Copy every one of the entries below word for word, leaving out the pictures.

━━━ Supplied information

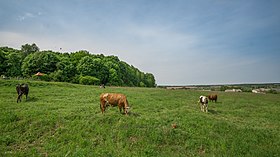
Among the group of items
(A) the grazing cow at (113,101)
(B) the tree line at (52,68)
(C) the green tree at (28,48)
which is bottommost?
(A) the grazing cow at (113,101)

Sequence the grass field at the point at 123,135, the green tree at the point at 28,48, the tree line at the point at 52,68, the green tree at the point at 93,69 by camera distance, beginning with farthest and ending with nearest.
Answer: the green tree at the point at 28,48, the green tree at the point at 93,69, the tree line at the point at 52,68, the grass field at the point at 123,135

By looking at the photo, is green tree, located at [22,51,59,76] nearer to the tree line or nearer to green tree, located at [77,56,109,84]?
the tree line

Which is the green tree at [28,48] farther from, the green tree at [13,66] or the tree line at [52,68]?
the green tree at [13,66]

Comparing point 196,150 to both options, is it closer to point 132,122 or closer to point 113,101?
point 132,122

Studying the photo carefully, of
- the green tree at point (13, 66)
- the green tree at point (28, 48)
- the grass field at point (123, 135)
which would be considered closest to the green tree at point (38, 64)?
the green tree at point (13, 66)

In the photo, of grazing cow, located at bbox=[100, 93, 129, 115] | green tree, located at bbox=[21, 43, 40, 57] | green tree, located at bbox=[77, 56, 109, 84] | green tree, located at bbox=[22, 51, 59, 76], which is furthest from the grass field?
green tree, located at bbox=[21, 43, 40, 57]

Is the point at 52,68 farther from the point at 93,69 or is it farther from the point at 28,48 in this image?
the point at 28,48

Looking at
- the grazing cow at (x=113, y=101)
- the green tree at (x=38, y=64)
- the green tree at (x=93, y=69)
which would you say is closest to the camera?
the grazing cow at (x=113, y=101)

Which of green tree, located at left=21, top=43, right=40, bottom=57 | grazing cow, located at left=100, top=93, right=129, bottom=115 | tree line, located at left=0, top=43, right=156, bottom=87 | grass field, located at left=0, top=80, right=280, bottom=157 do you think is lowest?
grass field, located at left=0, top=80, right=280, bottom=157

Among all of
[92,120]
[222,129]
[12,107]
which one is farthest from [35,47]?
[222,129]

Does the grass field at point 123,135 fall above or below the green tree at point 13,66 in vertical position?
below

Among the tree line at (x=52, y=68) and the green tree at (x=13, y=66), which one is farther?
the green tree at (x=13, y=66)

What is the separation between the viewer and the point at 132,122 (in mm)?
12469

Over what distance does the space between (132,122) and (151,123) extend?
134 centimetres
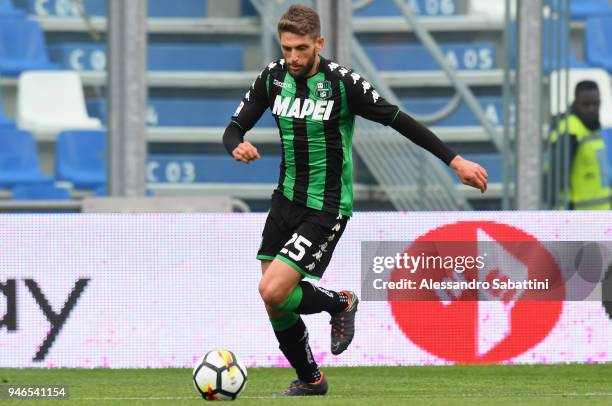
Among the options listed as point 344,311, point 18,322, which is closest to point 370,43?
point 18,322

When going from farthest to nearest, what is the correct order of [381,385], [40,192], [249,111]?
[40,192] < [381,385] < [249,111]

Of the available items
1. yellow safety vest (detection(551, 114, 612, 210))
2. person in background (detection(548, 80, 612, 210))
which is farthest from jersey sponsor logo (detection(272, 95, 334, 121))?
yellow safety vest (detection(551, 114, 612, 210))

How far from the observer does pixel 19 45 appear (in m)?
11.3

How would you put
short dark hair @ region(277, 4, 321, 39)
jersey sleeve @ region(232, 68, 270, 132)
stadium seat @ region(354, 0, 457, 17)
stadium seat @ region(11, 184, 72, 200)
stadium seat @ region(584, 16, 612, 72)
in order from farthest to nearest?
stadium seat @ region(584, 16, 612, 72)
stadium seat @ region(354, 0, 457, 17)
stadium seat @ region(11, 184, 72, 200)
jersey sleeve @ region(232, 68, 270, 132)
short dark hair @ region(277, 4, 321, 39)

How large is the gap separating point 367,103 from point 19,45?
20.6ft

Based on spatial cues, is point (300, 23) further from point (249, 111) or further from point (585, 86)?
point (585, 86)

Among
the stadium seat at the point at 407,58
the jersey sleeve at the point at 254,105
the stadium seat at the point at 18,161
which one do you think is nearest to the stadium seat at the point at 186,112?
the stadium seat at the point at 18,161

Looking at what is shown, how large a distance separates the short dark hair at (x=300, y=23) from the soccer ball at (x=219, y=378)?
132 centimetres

━━━━━━

| Written reply |
Among the group of items
(A) the grazing cow at (113,101)
(B) the tree line at (52,68)
(C) the green tree at (28,48)
which is bottommost?
(A) the grazing cow at (113,101)

Sequence the grass field at the point at 123,135, the green tree at the point at 28,48, the tree line at the point at 52,68, the green tree at the point at 93,69 by camera distance, beginning with farthest and ending with nearest.
Answer: the green tree at the point at 28,48, the green tree at the point at 93,69, the tree line at the point at 52,68, the grass field at the point at 123,135

By looking at the photo, is green tree, located at [22,51,59,76] nearer to the tree line or nearer to green tree, located at [77,56,109,84]?
the tree line

Which is the green tree at [28,48] farther from, the green tree at [13,66] or the tree line at [52,68]?
the green tree at [13,66]

Comparing point 196,150 to both options, is it closer to point 132,122 or closer to point 113,101?
point 132,122

Studying the photo carefully, of
- the green tree at point (13, 66)
- the green tree at point (28, 48)
- the grass field at point (123, 135)
which would be considered closest to the green tree at point (38, 64)?
the green tree at point (13, 66)

In the photo, of grazing cow, located at bbox=[100, 93, 129, 115] | green tree, located at bbox=[21, 43, 40, 57] | green tree, located at bbox=[77, 56, 109, 84] | green tree, located at bbox=[22, 51, 59, 76], which is furthest from the grass field?
green tree, located at bbox=[21, 43, 40, 57]

Is the point at 52,68 farther from the point at 93,69 or is it farther from the point at 28,48 in this image?
the point at 28,48

Looking at
- the grazing cow at (x=113, y=101)
- the green tree at (x=38, y=64)
- the green tree at (x=93, y=69)
which would you say is closest to the camera?
the grazing cow at (x=113, y=101)

Which of green tree, located at left=21, top=43, right=40, bottom=57 | grazing cow, located at left=100, top=93, right=129, bottom=115 | tree line, located at left=0, top=43, right=156, bottom=87 | grass field, located at left=0, top=80, right=280, bottom=157 do you think is lowest?
grass field, located at left=0, top=80, right=280, bottom=157

Among all of
[92,120]
[222,129]
[12,107]
which one is farthest from [35,47]?
[222,129]

Does the grass field at point 123,135 fall above or below the green tree at point 13,66 in vertical position?
below

Among the tree line at (x=52, y=68) and the green tree at (x=13, y=66), which one is farther?
the green tree at (x=13, y=66)

What is the separation between the viewer and the point at 132,122 (in mm)?
12469

Over what distance does the space between (132,122) and (151,123) extend?
134 centimetres
Among the options listed as point 344,311, point 18,322, which is closest to point 370,43?
point 18,322

When going from farthest to nearest, what is the correct order of [381,385], [40,192], [249,111]?
[40,192] < [381,385] < [249,111]

Of the available items
1. yellow safety vest (detection(551, 114, 612, 210))
2. person in background (detection(548, 80, 612, 210))
which is farthest from jersey sponsor logo (detection(272, 95, 334, 121))?
yellow safety vest (detection(551, 114, 612, 210))

How far from the observer does pixel 19 45 appear (in m)?
11.3

How would you put
short dark hair @ region(277, 4, 321, 39)
jersey sleeve @ region(232, 68, 270, 132)
stadium seat @ region(354, 0, 457, 17)
stadium seat @ region(11, 184, 72, 200)
stadium seat @ region(584, 16, 612, 72)
in order from farthest to nearest?
stadium seat @ region(584, 16, 612, 72)
stadium seat @ region(354, 0, 457, 17)
stadium seat @ region(11, 184, 72, 200)
jersey sleeve @ region(232, 68, 270, 132)
short dark hair @ region(277, 4, 321, 39)

How large is the gap separating point 367,103 from point 19,45?
20.6ft

Based on spatial cues, is point (300, 23) further from point (249, 111) or further from point (585, 86)?
point (585, 86)

Among
the stadium seat at the point at 407,58
the jersey sleeve at the point at 254,105
the stadium seat at the point at 18,161
which one do you think is nearest to the stadium seat at the point at 186,112?
the stadium seat at the point at 18,161

Looking at what is shown, how large a distance separates the short dark hair at (x=300, y=23) from the soccer ball at (x=219, y=378)?
132 centimetres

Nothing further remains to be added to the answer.